Le Bestiaire insolite : L’animal dans la tradition, le mythe, le rêve… PDF

Un chevalier monté sur une créature oiseau par devant et cheval par derrière terrasse le dragon marin qui menace une femme nue attachée sur un rocher. L’hippogriffe, d’après un dessin de Gustave Le Bestiaire insolite : L’animal dans la tradition, le mythe, le rêve… PDF pour le Roland furieux.


Toute une faune veille sur notre imaginaire et entretient avec nous une relation de frayeur et de fascination depuis les temps les plus reculés. Une histoire née avec la Création et qui ne cesse de se développer depuis l’Arche de Noé. « Copyright Electre »

Son origine est évoquée par le poète latin Virgile dans ses Églogues. Dans ce roman de chevalerie, inscrit dans la continuité du cycle carolingien, l’hippogriffe est une monture naturellement née de l’accouplement d’une jument et d’un griffon. Il est, comme de nombreuses créatures légendaires, de retour dans les œuvres modernes et notamment le jeu de rôle, les jeux vidéo, ainsi que des romans de fantasy. La possible origine antique de l’hippogriffe ne fait pas l’unanimité parmi les spécialistes récents. Des représentations artistiques proches de l’hippogriffe sont toutefois attestées dès l’Antiquité. Connue sous le nom d’Hippogriffe du Campo Santo, elle fut placée sur le clocher de l’est.

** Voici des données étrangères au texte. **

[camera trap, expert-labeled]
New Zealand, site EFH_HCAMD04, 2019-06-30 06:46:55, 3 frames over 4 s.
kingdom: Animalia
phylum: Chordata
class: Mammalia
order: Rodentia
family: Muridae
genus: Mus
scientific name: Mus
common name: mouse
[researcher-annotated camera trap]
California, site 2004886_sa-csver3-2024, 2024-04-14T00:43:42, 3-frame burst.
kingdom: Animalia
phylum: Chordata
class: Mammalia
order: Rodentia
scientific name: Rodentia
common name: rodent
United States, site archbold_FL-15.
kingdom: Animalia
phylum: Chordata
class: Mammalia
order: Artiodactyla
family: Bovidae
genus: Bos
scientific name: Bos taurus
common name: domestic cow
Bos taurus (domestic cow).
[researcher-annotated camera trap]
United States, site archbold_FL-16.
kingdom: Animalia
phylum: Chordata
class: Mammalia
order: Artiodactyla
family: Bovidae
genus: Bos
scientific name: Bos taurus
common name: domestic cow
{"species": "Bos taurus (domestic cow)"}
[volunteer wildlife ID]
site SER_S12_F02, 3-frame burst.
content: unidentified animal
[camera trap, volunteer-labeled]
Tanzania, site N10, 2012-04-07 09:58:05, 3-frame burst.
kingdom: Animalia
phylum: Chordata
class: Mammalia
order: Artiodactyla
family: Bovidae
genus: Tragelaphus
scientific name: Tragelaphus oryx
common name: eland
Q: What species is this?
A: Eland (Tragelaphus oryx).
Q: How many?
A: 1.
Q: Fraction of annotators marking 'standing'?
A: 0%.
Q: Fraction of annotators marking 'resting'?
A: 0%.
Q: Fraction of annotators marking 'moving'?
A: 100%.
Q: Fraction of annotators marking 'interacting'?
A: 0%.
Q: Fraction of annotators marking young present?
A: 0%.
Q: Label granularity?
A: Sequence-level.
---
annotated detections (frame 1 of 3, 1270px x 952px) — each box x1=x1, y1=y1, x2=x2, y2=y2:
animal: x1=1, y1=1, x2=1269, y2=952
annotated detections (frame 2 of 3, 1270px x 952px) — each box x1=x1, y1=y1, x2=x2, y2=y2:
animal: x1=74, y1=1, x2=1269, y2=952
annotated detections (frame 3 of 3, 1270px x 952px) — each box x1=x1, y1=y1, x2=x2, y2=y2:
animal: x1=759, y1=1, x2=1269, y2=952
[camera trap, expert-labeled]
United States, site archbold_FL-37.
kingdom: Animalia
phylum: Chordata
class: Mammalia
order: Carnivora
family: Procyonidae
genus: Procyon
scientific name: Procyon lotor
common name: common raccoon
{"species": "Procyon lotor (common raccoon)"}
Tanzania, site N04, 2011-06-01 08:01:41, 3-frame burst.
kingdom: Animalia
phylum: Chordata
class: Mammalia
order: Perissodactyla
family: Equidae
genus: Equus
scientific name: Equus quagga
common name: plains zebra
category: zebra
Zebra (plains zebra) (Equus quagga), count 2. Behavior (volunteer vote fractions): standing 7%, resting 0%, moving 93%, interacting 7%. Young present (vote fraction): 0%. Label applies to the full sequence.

On trouve, à l’époque gallo-romaine et mérovingienne, plusieurs représentations d’hybrides de cheval et de rapace, mais leur signification reste très obscure. Une pièce gallo-grecque combine un cheval-oiseau avec le svastika, symbole de la roue en mouvement. La photo montre une sculpture avec deux têtes de rapaces collées dos à dos, et des pattes antérieures de lion. Chapiteaux de colonnes à Persépolis, représentant des Homa. Le Simorgh est une gigantesque créature ailée capable d’emporter sans effort un éléphant dans ses serres. Plaque représentant un animal mi-lion et mi-aigle assis le bec ouvert.

Olympie, plaque de bronze martelée et découpée. Notez les oreilles de cheval, clairement visibles. Apollon, en provenance de l’Orient, sans que l’on sache si cet animal mythique était lié à Apollon en tant que dieu du Soleil ou en tant que dieu des Muses. L’image représente de très nombreuses scènes avec une créature mi-cheval et mi-oiseau. Illustration d’Orlando furioso par Girolamo Porro en 1584.

Arioste donne à l’hippogriffe ses lettres de noblesse dans la littérature. Illustration du Roland furieux, gravure sur bois, 1566, Montpellier, Médiathèque centrale d’agglomération Émile Zola. Le coursier n’est pas feint, mais naturel, car un griffon l’engendra avec une jument. Grâce à sa patience, son art et son application, le magicien Atlant parvient à en attirer un hors de son troupeau pour l’apprivoiser. Un mois lui est nécessaire pour habituer l’hippogriffe à sa bride et à être monté, puis l’animal se laisse chevaucher partout où le guide son maître. L’hippogriffe a parfois des réactions imprévisibles mais il vole d’un pays à l’autre, portant ses différents cavaliers.